▶ _EXERCISE DIRECTIONS_
The response must consist of the lines below from the one with "Garden Of Birds" through the one with "A Tarantula crawls", exactly as they appear and with both ends kept.

▶ _EXERCISE DATA_
Content starts
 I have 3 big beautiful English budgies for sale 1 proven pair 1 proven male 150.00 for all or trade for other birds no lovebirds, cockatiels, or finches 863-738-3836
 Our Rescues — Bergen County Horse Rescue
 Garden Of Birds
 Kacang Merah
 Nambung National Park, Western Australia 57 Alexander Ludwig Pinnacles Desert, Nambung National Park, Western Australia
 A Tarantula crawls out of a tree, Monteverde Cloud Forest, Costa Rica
Content ends
Content starts
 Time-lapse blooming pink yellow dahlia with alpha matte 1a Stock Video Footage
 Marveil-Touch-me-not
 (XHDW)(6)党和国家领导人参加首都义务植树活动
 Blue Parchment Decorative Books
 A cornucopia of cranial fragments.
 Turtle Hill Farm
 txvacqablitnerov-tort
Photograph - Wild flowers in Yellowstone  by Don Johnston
Content ends
Content starts
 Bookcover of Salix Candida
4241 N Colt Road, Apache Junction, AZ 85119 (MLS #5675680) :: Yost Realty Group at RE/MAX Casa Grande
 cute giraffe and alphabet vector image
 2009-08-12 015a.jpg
Content ends
▶ _FINISHED EXERCISE_
 Garden Of Birds
 Kacang Merah
 Nambung National Park, Western Australia 57 Alexander Ludwig Pinnacles Desert, Nambung National Park, Western Australia
 A Tarantula crawls out of a tree, Monteverde Cloud Forest, Costa Rica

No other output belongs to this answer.